As many backers have pointed out, September is around the corner. It's going to take about 15-20 days (starting from August 19th) to complete the new samples, a few more days to ship, a few more days to analyze, document, and hopefully confirm the first production run. So that means production will begin in the second to the third week of September, and the first production run will take about 3-4 weeks. The first Marksmiths could ship in mid-October.
Why is this taking longer than the Estimated Delivery?
It's easy to blame COVID for everything these days, but it really has had repercussions everywhere that I did not consider when the project was launched. This project was launched on the second day of the first week of the stay at home orders that took effect in GA and most of the US. Things felt smooth for the first few weeks, and the govt thought all might be in the clear after that. Well, the fact that kids (including ours) have not gone back to school yet and are doing virtual learning means that the time I have to work at the office/shop has been cut in half because my wife also continues to work and we have to bounce back and forth between taking care of kids. This affects the business and factories that I work with also because they are now understaffed and less efficient since some of their employees have to stay home with kids that would normally be at school. The rest of Engineerable's team does not have children, so they are continuing to mostly work normal hours and can take care of the making and shipping stuff, but I'm the one that does new product development.
I should have engaged the machine shop to make the samples during the time that the Kickstarter campaign was running. Instead, I continued to make improvements, testing and tweaking the design to perfection, such that they only began the samples after the campaign had ended. It extended the production time, but the result will be the best marker.
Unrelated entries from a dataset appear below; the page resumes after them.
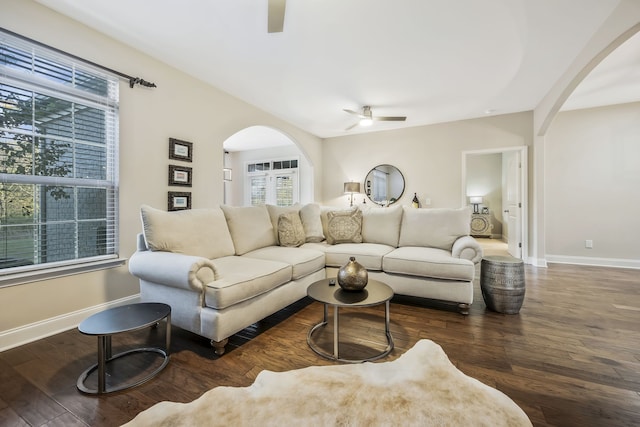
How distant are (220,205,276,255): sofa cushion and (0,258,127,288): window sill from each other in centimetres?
104

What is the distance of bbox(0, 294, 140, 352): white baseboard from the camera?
1.91 metres

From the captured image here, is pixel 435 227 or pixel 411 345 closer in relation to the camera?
pixel 411 345

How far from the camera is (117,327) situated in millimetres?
1478

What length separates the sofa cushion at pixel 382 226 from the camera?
11.3ft

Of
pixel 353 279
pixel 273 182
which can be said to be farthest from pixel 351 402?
pixel 273 182

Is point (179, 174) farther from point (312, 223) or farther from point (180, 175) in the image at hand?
point (312, 223)

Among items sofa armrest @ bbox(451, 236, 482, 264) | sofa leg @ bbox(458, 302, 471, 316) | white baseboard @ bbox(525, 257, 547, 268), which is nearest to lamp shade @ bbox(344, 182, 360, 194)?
sofa armrest @ bbox(451, 236, 482, 264)

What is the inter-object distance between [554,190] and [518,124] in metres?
1.30

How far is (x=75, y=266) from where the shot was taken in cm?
222

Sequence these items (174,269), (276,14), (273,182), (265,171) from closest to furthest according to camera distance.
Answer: (276,14) → (174,269) → (273,182) → (265,171)

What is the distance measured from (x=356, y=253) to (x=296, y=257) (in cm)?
71

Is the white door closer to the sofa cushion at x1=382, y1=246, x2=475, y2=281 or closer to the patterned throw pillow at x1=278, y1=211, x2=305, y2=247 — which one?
the sofa cushion at x1=382, y1=246, x2=475, y2=281

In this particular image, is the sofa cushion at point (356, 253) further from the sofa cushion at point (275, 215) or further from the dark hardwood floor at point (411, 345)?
the dark hardwood floor at point (411, 345)

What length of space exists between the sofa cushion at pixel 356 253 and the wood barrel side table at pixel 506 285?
1.03 metres
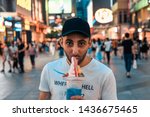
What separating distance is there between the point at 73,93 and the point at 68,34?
15.0 inches

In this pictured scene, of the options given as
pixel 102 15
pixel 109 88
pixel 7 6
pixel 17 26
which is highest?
pixel 7 6

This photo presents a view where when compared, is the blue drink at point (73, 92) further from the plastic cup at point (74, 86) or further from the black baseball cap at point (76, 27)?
the black baseball cap at point (76, 27)

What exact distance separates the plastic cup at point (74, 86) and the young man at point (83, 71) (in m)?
0.13

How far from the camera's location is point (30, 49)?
23.0m

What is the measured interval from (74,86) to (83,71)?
0.28m

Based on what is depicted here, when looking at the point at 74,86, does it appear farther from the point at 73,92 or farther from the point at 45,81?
the point at 45,81

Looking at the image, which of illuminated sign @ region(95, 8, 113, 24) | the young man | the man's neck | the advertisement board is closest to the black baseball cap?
the young man

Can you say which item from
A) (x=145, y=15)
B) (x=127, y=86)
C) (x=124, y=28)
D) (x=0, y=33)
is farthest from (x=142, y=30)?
(x=127, y=86)

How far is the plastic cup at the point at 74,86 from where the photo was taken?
2576mm

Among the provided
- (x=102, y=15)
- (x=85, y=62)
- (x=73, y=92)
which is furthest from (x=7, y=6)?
(x=73, y=92)

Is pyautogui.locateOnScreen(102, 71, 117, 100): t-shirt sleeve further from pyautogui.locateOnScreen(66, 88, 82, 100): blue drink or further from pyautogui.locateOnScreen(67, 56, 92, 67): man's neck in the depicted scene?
pyautogui.locateOnScreen(66, 88, 82, 100): blue drink

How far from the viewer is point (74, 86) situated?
257 cm

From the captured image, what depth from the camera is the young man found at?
8.99 feet

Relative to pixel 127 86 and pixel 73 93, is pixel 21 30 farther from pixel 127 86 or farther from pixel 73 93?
pixel 73 93
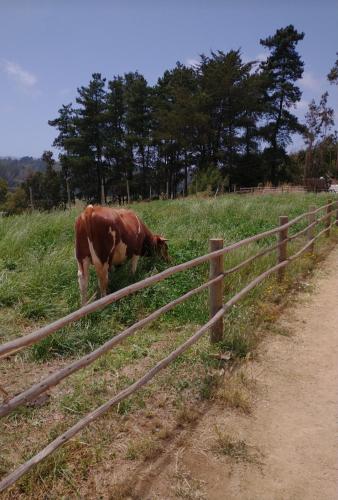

The machine shop took about twice as long (2 months instead of 3-4 weeks quoted) due to delays like a broken drill bit and getting the finishes right. It was a mistake to ask them to do different finishes. I thought it would save time to machine them all at once, and then I specifically asked them to ship the brushed finish first, and not let the other finishes delay the shipment of the brushed finish. Well, the way they did it, they had to wait until all of them were complete before shipping. Lesson learned, just ask for what I need, and do other versions later.
What happened when the samples arrived? Members of my family got COVID! Fortunately, it was mild and everyone is ok, but that has put me out of the shop for almost a month due to quarantine. I know quarantine is only supposed to be 14 days, but that's for a single person. When different people in a household catch it at different times, that extends the quarantine. So, I was unable to review the samples right away. I had to review remotely with my shop machinist, and he caught most of the issues, but it wasn't until I was finally able to get my hands on them to take measurements that we were able to get down to the root cause of why they were not fully extending. It took about a week for me to review and write a very detailed engineering report documenting everything. From experience, I've learned that it's essential that every component or product has a manufacturing document and not to rely on the factory to keep track of changes. These even applies to ISO9001 and equivalently QC certified companies who are supposed to have all their ducks in a row. In the past, I have had parts made where I've spent a lot of time fixing issues (including packaging for shipping), and then I don't order them for a while, but the next time I order them it's like they have forgotten everything and we fall back to the beginning. Therefore I keep a manufacturing document of everything that gets made and send the updated version every time I place a new order.